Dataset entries
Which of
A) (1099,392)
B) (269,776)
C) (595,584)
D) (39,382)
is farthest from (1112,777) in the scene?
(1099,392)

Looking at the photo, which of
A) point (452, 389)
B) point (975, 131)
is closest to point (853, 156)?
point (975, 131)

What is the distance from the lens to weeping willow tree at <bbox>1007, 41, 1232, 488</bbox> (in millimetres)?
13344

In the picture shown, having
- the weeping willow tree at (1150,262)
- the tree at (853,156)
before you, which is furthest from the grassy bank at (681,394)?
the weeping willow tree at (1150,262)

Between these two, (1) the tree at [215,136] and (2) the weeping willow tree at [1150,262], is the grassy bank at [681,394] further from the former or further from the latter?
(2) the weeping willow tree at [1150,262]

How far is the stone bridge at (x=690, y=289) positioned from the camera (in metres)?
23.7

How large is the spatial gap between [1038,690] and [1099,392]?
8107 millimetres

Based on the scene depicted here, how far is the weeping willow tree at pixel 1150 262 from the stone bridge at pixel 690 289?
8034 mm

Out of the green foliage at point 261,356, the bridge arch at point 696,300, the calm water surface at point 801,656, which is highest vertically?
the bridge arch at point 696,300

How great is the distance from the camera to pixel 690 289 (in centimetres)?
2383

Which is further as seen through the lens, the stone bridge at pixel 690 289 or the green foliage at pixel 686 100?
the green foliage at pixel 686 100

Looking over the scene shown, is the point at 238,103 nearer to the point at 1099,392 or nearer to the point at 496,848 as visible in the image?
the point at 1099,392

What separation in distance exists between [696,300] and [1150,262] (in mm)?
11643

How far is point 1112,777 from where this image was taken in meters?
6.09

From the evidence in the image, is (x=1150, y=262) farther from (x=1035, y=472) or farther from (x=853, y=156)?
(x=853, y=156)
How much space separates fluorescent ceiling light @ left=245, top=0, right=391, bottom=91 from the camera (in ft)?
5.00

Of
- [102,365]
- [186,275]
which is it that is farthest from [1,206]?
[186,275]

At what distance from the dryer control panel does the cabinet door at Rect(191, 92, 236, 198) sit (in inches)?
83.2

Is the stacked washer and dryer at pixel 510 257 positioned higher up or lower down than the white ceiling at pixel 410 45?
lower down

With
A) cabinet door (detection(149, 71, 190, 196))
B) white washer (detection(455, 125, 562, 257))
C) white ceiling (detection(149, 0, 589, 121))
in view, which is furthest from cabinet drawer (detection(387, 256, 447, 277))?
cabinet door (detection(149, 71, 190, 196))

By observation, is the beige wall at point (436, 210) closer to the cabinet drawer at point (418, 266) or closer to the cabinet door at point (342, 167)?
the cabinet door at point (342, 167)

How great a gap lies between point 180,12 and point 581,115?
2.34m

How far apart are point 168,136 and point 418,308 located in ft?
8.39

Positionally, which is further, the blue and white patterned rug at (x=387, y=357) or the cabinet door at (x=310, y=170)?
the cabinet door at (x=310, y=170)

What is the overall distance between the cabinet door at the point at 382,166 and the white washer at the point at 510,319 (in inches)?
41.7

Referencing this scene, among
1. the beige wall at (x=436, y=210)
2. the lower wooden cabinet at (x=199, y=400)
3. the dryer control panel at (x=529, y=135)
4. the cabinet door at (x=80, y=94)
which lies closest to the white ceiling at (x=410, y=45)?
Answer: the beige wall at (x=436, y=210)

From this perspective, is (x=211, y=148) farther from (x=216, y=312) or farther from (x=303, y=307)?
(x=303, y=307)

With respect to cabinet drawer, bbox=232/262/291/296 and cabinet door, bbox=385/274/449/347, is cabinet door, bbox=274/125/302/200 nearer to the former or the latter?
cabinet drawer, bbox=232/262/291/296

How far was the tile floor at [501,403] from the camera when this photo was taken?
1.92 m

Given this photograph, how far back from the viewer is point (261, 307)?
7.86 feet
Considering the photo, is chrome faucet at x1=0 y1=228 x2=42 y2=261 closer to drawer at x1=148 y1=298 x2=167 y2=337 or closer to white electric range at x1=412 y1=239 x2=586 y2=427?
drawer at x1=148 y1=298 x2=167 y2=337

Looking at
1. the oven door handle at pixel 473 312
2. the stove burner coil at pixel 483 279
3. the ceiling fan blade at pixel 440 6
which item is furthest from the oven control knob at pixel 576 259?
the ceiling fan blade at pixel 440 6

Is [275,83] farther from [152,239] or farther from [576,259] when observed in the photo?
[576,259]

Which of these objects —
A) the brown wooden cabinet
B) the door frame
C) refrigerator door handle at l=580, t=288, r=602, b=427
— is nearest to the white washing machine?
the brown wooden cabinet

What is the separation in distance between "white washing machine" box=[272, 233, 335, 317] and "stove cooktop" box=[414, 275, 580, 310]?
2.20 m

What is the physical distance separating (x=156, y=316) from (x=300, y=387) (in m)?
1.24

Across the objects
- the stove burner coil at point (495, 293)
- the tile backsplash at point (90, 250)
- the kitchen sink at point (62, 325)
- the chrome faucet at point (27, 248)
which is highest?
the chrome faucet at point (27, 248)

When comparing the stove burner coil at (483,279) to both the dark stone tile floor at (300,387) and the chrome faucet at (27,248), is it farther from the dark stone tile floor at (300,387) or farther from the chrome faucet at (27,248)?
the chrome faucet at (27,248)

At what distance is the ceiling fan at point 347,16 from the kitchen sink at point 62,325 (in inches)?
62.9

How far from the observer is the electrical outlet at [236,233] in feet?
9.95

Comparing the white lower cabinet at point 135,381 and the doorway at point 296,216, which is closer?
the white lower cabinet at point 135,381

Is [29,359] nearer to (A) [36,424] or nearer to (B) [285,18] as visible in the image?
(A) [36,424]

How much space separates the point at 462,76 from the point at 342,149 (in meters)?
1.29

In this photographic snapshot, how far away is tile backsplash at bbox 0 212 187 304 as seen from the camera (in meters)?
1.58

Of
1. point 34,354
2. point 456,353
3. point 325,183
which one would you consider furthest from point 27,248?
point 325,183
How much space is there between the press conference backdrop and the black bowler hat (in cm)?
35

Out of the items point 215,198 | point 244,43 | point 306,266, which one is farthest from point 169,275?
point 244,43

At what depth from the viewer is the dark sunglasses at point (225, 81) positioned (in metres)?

#### [Work to complete]
Recite the full listing above exactly.

#### [Complete response]
Which of
A) (1099,392)
B) (269,776)
C) (595,584)
D) (39,382)
is farthest from (1112,777) in the scene?
(1099,392)

Looking at the photo, which of
A) point (452, 389)
B) point (975, 131)
is closest to point (853, 156)?
point (975, 131)

What is the distance from the lens to weeping willow tree at <bbox>1007, 41, 1232, 488</bbox> (in millimetres)?
13344

In the picture shown, having
- the weeping willow tree at (1150,262)
- the tree at (853,156)
before you, which is furthest from the grassy bank at (681,394)?
the weeping willow tree at (1150,262)

Between these two, (1) the tree at [215,136] and (2) the weeping willow tree at [1150,262], is the grassy bank at [681,394] further from the former or further from the latter?
(2) the weeping willow tree at [1150,262]

How far is the stone bridge at (x=690, y=289) positioned from the camera (in metres)?
23.7

How large is the spatial gap between [1038,690] and [1099,392]?
8107 millimetres

Based on the scene depicted here, how far is the weeping willow tree at pixel 1150 262 from the stone bridge at pixel 690 289?
8034 mm

Out of the green foliage at point 261,356, the bridge arch at point 696,300, the calm water surface at point 801,656, which is highest vertically?
the bridge arch at point 696,300

How great is the distance from the camera to pixel 690 289 (in centimetres)?
2383

Which is further as seen through the lens, the stone bridge at pixel 690 289 or the green foliage at pixel 686 100?
the green foliage at pixel 686 100

Looking over the scene shown, is the point at 238,103 nearer to the point at 1099,392 or nearer to the point at 496,848 as visible in the image?
the point at 1099,392

What separation in distance exists between [696,300] and [1150,262] (in mm)?
11643

How far is point 1112,777 from where this image was taken in meters?
6.09

From the evidence in the image, is (x=1150, y=262) farther from (x=1035, y=472) or farther from (x=853, y=156)?
(x=853, y=156)
How much space separates fluorescent ceiling light @ left=245, top=0, right=391, bottom=91 from the camera (in ft)?
5.00

Of
- [102,365]
- [186,275]
which is it that is farthest from [1,206]?
[186,275]

At what distance from the dryer control panel does the cabinet door at Rect(191, 92, 236, 198) sit (in inches)?
83.2

Is the stacked washer and dryer at pixel 510 257 positioned higher up or lower down than the white ceiling at pixel 410 45?
lower down

With
A) cabinet door (detection(149, 71, 190, 196))
B) white washer (detection(455, 125, 562, 257))
C) white ceiling (detection(149, 0, 589, 121))
in view, which is furthest from cabinet drawer (detection(387, 256, 447, 277))?
cabinet door (detection(149, 71, 190, 196))

By observation, is the beige wall at point (436, 210) closer to the cabinet drawer at point (418, 266) or closer to the cabinet door at point (342, 167)?
the cabinet door at point (342, 167)

How great a gap lies between point 180,12 and point 581,115?
2.34m

How far apart are point 168,136 and point 418,308 located in ft?
8.39

Positionally, which is further, the blue and white patterned rug at (x=387, y=357) or the cabinet door at (x=310, y=170)?
the cabinet door at (x=310, y=170)

What is the overall distance between the cabinet door at the point at 382,166 and the white washer at the point at 510,319 (in inches)?
41.7

Referencing this scene, among
1. the beige wall at (x=436, y=210)
2. the lower wooden cabinet at (x=199, y=400)
3. the dryer control panel at (x=529, y=135)
4. the cabinet door at (x=80, y=94)
which lies closest to the white ceiling at (x=410, y=45)?
Answer: the beige wall at (x=436, y=210)

From this perspective, is (x=211, y=148) farther from (x=216, y=312) or farther from (x=303, y=307)?
(x=303, y=307)

With respect to cabinet drawer, bbox=232/262/291/296 and cabinet door, bbox=385/274/449/347, is cabinet door, bbox=274/125/302/200 nearer to the former or the latter?
cabinet drawer, bbox=232/262/291/296

How far was the tile floor at [501,403] from the camera when this photo was taken?
1.92 m

Given this photograph, how far back from the viewer is point (261, 307)?
7.86 feet
Considering the photo, is chrome faucet at x1=0 y1=228 x2=42 y2=261 closer to drawer at x1=148 y1=298 x2=167 y2=337 or closer to white electric range at x1=412 y1=239 x2=586 y2=427?
drawer at x1=148 y1=298 x2=167 y2=337

Looking at
1. the oven door handle at pixel 473 312
2. the stove burner coil at pixel 483 279
3. the ceiling fan blade at pixel 440 6
which item is furthest from the oven control knob at pixel 576 259?
the ceiling fan blade at pixel 440 6

Is [275,83] farther from [152,239] or farther from [576,259] when observed in the photo?
[576,259]

Which of these objects —
A) the brown wooden cabinet
B) the door frame
C) refrigerator door handle at l=580, t=288, r=602, b=427
— is nearest to the white washing machine?
the brown wooden cabinet

What is the separation in distance between "white washing machine" box=[272, 233, 335, 317] and "stove cooktop" box=[414, 275, 580, 310]?
2.20 m

What is the physical distance separating (x=156, y=316) from (x=300, y=387) (in m)?
1.24

Across the objects
- the stove burner coil at point (495, 293)
- the tile backsplash at point (90, 250)
- the kitchen sink at point (62, 325)
- the chrome faucet at point (27, 248)
which is highest?
the chrome faucet at point (27, 248)

When comparing the stove burner coil at (483,279) to both the dark stone tile floor at (300,387) and the chrome faucet at (27,248), is it farther from the dark stone tile floor at (300,387) or farther from the chrome faucet at (27,248)?
the chrome faucet at (27,248)

At what distance is the ceiling fan at point 347,16 from the kitchen sink at point 62,325 (in inches)?
62.9

How far from the observer is the electrical outlet at [236,233] in feet?
9.95

Comparing the white lower cabinet at point 135,381 and the doorway at point 296,216, which is closer?
the white lower cabinet at point 135,381

Is [29,359] nearer to (A) [36,424] or nearer to (B) [285,18] as visible in the image?
(A) [36,424]

How much space separates the point at 462,76 from the point at 342,149 (in meters)?
1.29

In this photographic snapshot, how far away is tile backsplash at bbox 0 212 187 304 as seen from the camera (in meters)?
1.58

Of
1. point 34,354
2. point 456,353
3. point 325,183
which one would you consider furthest from point 27,248?
point 325,183
How much space is there between the press conference backdrop and the black bowler hat (in cm)?
35

Out of the items point 215,198 | point 244,43 | point 306,266, which one is farthest from point 169,275?
point 244,43

At what depth from the viewer is the dark sunglasses at point (225, 81) positioned (in metres)?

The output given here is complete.